_Exercise objective:_
Answer these questions from the article about Curt Ayers:
1. Which year at the university did this school year mark for Ayers?
2. Where did Ann Ayers ask that a memorial go?
3. What course did April Watson take with Ayers?

___ Extract provided

Curt Ayers was no stranger to adversity. Having overcome polio and having lived with glaucoma, the Marquette Dental School associate professor knew how to laugh through tough situations.
Ayers died in his sleep at his Wauwatosa home last week from a presumed heart attack, according to his wife, Ann, and colleague, Thomas Taft, the director of educational development and assessment at the Dental School.
"He was a lot of fun," Ann said. "Everything was a joke to him."
"Curt had a very interesting personality," Taft said. "He had a wry sense of humor. He was a quiet person but he always had something humorous to make of the situation."
Ann Ayers said she asked that a memorial go to the Dental School, perhaps for a scholarship.
"I want it to go to the students," she said.
This school year marked the late professor's 31st year at the university. Taft and Ayers' wife said in all his time at Marquette, he was interested in teaching.
"He loved working with the students," Ann said. "He was not intimidating."
April Watson, a fourth-year dental student, said she took a public health course with Ayers her freshman year, where one assignment required the students to teach oral hygiene to local grammar school children.
She remembers how Ayers used to walk into the classroom each day and say, "Greetings, future doctors or dental surgeons and others."
"He was pretty entertaining," Watson said. "He always had little jokes."

______
___ Source material

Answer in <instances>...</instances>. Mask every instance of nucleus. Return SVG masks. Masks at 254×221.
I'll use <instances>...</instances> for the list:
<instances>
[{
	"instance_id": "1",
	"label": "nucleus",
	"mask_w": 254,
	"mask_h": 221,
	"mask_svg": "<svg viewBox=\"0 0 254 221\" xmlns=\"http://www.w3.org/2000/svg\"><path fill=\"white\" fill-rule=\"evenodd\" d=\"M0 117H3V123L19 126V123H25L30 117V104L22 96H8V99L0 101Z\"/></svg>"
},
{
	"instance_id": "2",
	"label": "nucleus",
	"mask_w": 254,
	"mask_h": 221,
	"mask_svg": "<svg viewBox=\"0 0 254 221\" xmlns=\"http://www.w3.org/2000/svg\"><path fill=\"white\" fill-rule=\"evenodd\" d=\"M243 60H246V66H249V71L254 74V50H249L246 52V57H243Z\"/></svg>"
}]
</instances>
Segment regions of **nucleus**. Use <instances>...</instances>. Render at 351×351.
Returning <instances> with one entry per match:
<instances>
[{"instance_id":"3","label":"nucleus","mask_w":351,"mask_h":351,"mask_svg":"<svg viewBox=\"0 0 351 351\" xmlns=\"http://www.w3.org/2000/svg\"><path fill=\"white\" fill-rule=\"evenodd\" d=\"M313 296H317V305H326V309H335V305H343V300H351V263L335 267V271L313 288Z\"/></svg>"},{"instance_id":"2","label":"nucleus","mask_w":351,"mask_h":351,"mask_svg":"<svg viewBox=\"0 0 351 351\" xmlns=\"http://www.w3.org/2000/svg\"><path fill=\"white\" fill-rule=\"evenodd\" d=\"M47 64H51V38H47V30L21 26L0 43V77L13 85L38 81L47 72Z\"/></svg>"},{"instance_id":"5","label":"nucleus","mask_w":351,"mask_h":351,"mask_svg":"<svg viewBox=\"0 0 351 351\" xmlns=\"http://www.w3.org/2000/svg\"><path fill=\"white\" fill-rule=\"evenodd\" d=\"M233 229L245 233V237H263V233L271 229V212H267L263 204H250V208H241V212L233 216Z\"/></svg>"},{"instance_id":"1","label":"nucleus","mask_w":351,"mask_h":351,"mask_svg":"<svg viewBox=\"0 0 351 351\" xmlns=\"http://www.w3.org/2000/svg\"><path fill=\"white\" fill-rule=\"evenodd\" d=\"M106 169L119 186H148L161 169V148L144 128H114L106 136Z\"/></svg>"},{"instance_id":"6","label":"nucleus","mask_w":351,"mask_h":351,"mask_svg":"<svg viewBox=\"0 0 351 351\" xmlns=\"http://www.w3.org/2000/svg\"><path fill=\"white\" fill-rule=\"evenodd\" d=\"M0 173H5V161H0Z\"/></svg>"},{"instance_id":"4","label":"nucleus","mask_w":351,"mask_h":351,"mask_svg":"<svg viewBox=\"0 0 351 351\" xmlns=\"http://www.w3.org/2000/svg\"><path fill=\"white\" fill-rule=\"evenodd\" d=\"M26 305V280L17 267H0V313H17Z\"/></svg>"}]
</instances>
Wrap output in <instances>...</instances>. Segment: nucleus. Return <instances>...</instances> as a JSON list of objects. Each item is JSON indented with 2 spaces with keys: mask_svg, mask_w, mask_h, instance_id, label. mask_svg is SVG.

______

_Solution for this task:_
1. His 31st year.
2. To the Dental School, perhaps for a scholarship.
3. A public health course, in her freshman year.